October 2, 2007
And to think I missed the dramatic finale last night: D'oh! I was tired enough already as the game stretched into the thirteenth inning of the NL Wild Card tie-breaking game, and when Scott Hairston hit a home run that gave the Padres an 8-6 lead, I figured that the long see-saw battle was finally over. In the eighth inning, Matt Holliday had midjudged a fly ball on what should have been the final out, allowing Brian Giles to reach second and later score the tying run. I went to bed thinking that Matt Holliday would end up as the goat, remembered in Denver in much the same way that Bill Buckner is in Boston. But instead, he came through in the bottom of the "lucky" thirteenth with a game-tying triple and then scored the winning run. Some argued with the ump's call, and even Holliday himself seemed less than certain, but the Padres' catcher Michael Barrett had no argument. On the other hand, a possible home run by in the inning was ruled a double, so the questionable calls in effect offset each other; see MLB.com. In any case, he is certainly a "happy Holliday." It was Trevor Hoffman's second blown save in the last three games, and now the Padres know what the distraught Mets feel like. But don't anyone doubt that the Rockies earned their place in the postseason. Very few teams have ever won 14 of the last 15 games in the season, and facing down starting pitcher Jake Peavy shows they are ready for anything. Tomorrow they'll take on the Phillies in Citizens Bank Park.

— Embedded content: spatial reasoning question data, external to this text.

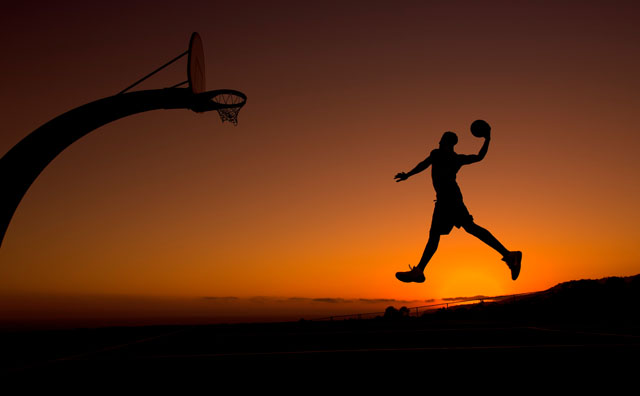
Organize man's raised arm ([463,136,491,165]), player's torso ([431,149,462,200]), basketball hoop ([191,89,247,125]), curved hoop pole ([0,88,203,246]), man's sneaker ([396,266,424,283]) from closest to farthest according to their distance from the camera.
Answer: player's torso ([431,149,462,200])
man's raised arm ([463,136,491,165])
man's sneaker ([396,266,424,283])
curved hoop pole ([0,88,203,246])
basketball hoop ([191,89,247,125])

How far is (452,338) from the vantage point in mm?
5652

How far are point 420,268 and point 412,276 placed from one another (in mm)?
170

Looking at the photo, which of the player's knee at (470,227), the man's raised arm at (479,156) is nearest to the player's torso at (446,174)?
the man's raised arm at (479,156)

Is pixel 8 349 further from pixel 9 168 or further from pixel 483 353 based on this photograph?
pixel 483 353

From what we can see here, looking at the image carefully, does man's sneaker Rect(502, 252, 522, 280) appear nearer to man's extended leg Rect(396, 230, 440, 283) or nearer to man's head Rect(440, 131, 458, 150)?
man's extended leg Rect(396, 230, 440, 283)

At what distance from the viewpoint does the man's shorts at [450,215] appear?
21.1ft

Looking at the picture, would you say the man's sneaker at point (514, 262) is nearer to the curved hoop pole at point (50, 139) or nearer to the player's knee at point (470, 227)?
the player's knee at point (470, 227)

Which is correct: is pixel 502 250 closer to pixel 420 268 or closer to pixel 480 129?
pixel 420 268

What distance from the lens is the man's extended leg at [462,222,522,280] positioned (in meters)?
6.69

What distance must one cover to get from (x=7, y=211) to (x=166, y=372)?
18.0 ft

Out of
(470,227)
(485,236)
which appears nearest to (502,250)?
(485,236)

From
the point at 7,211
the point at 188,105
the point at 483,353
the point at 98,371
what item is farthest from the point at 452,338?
the point at 188,105

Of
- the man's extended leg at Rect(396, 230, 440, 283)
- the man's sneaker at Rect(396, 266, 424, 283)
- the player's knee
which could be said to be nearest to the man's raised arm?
the player's knee

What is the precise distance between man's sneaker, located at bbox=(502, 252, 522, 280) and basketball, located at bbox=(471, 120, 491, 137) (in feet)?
5.67
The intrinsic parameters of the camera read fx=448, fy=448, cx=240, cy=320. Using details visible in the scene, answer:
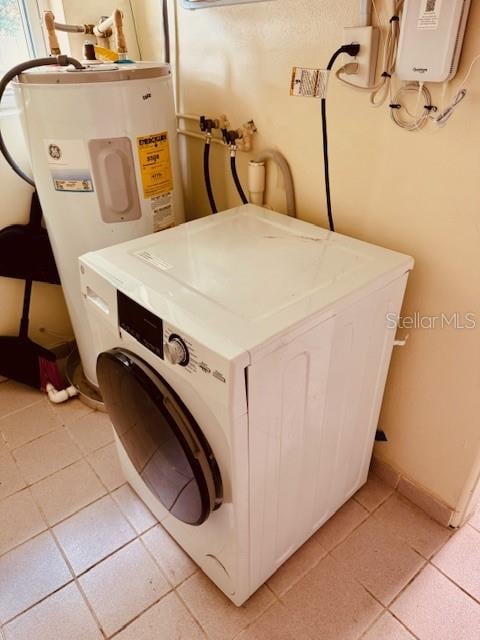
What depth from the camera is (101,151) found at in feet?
4.35

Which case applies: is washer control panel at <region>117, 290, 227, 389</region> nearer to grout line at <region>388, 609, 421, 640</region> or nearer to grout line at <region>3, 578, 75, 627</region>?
grout line at <region>3, 578, 75, 627</region>

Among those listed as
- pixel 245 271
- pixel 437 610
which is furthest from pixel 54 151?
pixel 437 610

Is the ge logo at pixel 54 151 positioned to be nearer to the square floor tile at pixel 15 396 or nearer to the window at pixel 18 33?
the window at pixel 18 33

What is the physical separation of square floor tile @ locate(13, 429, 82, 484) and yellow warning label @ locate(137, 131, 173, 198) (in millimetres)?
994

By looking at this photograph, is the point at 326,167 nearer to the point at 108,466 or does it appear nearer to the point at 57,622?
the point at 108,466

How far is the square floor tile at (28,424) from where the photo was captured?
5.76ft

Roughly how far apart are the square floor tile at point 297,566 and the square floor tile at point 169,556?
24 cm

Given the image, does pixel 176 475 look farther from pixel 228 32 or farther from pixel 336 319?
pixel 228 32

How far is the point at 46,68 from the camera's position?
1342mm

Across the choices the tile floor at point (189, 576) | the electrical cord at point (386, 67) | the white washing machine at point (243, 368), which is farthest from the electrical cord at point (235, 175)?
the tile floor at point (189, 576)

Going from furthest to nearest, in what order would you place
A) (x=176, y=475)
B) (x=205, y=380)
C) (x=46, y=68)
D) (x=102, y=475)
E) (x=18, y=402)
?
(x=18, y=402) < (x=102, y=475) < (x=46, y=68) < (x=176, y=475) < (x=205, y=380)

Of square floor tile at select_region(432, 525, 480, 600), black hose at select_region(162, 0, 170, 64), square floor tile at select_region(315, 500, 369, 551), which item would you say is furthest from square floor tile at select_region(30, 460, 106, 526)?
black hose at select_region(162, 0, 170, 64)

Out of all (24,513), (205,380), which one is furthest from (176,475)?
(24,513)

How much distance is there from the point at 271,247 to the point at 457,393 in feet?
2.15
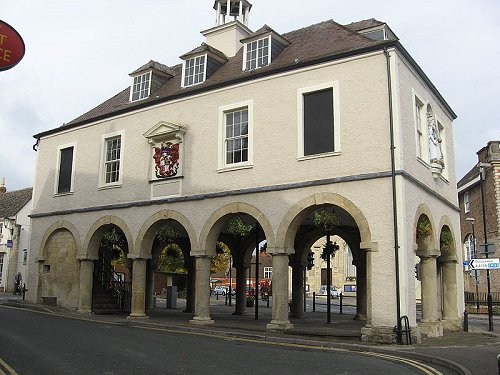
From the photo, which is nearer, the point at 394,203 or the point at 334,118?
the point at 394,203

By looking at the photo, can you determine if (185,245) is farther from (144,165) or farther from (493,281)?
(493,281)

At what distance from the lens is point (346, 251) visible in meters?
61.0

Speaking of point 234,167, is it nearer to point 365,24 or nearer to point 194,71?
point 194,71

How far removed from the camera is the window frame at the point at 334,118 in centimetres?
1616

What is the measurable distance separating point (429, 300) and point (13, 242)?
39.7 meters

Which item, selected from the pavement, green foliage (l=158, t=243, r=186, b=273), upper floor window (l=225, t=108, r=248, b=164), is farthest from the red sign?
green foliage (l=158, t=243, r=186, b=273)

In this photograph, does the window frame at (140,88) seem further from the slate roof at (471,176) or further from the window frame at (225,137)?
the slate roof at (471,176)

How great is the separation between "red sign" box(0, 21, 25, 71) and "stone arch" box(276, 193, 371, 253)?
31.5 feet

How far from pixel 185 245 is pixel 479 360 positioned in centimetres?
1612

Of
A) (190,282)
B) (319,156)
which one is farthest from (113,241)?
(319,156)

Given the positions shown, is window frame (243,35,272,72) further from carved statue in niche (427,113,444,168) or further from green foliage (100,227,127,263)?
green foliage (100,227,127,263)

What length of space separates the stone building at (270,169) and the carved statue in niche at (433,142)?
78 millimetres

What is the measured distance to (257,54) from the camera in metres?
19.6

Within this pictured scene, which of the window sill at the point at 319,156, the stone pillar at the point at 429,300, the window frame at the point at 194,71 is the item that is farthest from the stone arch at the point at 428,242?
the window frame at the point at 194,71
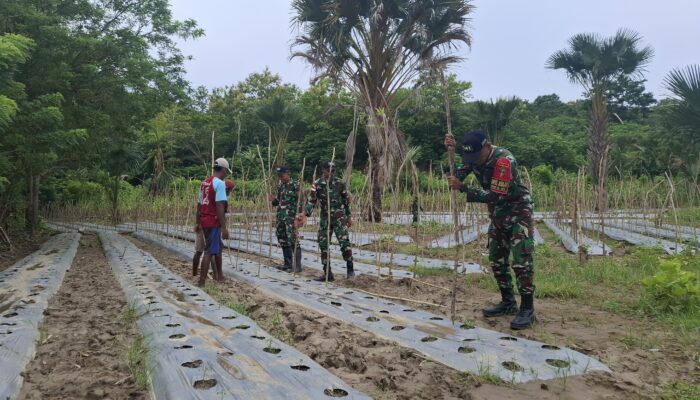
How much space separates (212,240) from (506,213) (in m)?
3.17

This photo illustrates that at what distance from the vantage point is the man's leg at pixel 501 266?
12.1 ft

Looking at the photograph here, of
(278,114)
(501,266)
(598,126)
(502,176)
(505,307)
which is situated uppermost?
(278,114)

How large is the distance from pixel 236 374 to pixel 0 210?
35.1ft

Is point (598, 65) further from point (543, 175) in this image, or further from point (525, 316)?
point (525, 316)

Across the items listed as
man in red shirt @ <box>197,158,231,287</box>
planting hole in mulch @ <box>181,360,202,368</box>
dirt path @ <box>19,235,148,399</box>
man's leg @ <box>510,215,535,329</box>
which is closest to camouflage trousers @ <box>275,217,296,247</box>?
man in red shirt @ <box>197,158,231,287</box>

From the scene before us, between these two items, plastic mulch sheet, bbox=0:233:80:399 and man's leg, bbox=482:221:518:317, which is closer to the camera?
plastic mulch sheet, bbox=0:233:80:399

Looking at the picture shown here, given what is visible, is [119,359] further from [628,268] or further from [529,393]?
[628,268]

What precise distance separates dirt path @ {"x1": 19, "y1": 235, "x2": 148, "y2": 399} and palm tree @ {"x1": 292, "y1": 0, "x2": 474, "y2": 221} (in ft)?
26.7

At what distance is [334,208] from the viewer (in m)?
5.56

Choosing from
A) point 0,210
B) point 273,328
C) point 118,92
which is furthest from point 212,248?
point 0,210

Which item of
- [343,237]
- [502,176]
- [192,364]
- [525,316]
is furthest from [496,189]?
[343,237]

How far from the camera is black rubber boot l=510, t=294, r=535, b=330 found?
3.41 m

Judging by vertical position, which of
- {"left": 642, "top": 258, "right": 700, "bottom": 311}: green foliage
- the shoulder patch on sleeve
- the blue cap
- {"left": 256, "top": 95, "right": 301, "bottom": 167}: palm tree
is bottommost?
{"left": 642, "top": 258, "right": 700, "bottom": 311}: green foliage

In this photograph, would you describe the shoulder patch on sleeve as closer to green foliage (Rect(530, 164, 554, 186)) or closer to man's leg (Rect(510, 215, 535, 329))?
man's leg (Rect(510, 215, 535, 329))
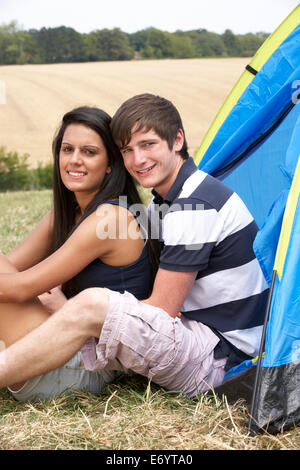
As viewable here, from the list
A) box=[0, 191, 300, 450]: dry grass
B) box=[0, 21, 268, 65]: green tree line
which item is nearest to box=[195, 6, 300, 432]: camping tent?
box=[0, 191, 300, 450]: dry grass

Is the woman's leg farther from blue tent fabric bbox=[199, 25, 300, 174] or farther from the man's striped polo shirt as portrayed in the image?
blue tent fabric bbox=[199, 25, 300, 174]

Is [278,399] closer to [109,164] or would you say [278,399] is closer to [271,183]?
[109,164]

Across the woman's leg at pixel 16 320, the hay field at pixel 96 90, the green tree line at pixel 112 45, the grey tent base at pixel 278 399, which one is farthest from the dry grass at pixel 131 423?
the green tree line at pixel 112 45

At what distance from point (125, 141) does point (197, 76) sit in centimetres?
3350

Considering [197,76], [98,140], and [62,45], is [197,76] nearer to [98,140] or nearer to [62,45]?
[62,45]

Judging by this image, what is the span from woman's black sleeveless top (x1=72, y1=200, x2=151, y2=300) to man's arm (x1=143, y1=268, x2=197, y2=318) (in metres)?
0.30

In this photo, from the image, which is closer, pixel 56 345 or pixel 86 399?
pixel 56 345

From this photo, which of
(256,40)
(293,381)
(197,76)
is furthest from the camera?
(256,40)

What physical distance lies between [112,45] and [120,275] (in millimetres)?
44559

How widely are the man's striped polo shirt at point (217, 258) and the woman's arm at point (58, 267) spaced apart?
31 centimetres

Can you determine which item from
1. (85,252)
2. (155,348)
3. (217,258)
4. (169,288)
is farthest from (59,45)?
(155,348)

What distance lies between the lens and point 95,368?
7.41ft

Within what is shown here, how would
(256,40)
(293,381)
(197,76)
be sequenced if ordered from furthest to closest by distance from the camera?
1. (256,40)
2. (197,76)
3. (293,381)

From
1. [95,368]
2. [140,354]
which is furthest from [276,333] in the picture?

The Rockies were not the only "dark horse" team to make the 2007 postseason; not many people picked the Phillies and the Cubs to win their division titles, either, and back in June few would have expected the Indians to overtake the Tigers. On April 1, I made my picks for the eight slots for the 2007 postseason, and only got two of them right; four if you switch the Yankees (wild card) and Red Sox (AL East champ). Well, I never claimed to be an expert on the game of baseball, but at least I correctly picked the Cubs to win the NL Central Division.